Please extend the mailing-list reply below about optimizing a query over a tree-like structure, picking up right after its last sentence.

# start of Page excerpt

Re: optimizing a query over tree-like structure

From: "Oliveiros Cristina" <oliveiros(dot)cristina(at)marktest(dot)pt>
To: <az(at)svilendobrev(dot)com>, <pgsql-sql(at)postgresql(dot)org>
Subject: Re: optimizing a query over tree-like structure
Date: 2008-09-30 17:01:23
Message-ID: 083601c9231e$2b3b08d0$ec5a3d0a@marktestcr.marktest.pt
Views: Raw Message | Whole Thread | Download mbox | Resend email
Thread:
Lists: pgsql-sql

Svil,

Please advice me,

You have values and one table for N,R,P,F and O and Z, right?

And you have ownership which is a "catch-all" associative table between
values and whatever other table, is this correct?

You want to retrieve the values for a certain N, and all to all the other
entities that belong to that N, is this correct?

# end of Page excerpt
# start of Data provided

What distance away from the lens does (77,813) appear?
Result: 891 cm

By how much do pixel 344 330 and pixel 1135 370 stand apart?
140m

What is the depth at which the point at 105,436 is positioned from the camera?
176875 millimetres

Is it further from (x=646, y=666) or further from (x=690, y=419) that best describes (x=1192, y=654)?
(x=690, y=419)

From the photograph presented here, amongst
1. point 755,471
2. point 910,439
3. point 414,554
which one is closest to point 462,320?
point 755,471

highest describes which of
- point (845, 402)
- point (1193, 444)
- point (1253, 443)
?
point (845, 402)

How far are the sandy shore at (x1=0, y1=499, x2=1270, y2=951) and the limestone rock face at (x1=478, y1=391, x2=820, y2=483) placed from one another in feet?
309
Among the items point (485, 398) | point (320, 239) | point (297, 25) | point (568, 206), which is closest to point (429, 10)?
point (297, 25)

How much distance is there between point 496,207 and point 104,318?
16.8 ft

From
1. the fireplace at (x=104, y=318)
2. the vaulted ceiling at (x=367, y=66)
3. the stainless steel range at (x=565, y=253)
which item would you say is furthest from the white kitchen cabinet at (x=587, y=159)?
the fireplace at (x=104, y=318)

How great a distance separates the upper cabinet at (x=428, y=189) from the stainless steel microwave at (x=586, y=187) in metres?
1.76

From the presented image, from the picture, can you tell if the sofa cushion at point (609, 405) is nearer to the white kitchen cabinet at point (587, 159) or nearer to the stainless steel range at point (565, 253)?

# end of Data provided

| Written response |
Fine,
I have a few questions on your associative tables
mm_N2P -- An N can be associated to P in a many to many relationship? N
Can have one or none P, am I right? It can have many Ps ? And a P can belong
to many Ns ?
mm_P2O, -- I understand an O can have many Positions, but a Positon can be
in more than one O? is this a many to many relationship?
mm_O2O, -- if it is a hierarchical tree do you need an associative table? An
O can have many sub-departments but a sub-department (O) can just belong to
a (super-)department,
-- isn't it so?
mm_N2Z -- this one was mistake of yours, it doesn't exist, right?

You wrote that giant query by yourself or was it generated by some automated
tool? (sqlalchemy , I have no idea :p )

Your ultimate goal is to retrieve the values associated with a certain
Department( and all its sub-departments) which is associated with a certain
Position, which values
are also to obtain, such position being associated with a certain N, which
values are also to obtain, is my understandin correct?

Explain me the simplest case, where you have an N not associated with any R
or P, just with an F.
Which info is to be retrieved, exactly in this case ?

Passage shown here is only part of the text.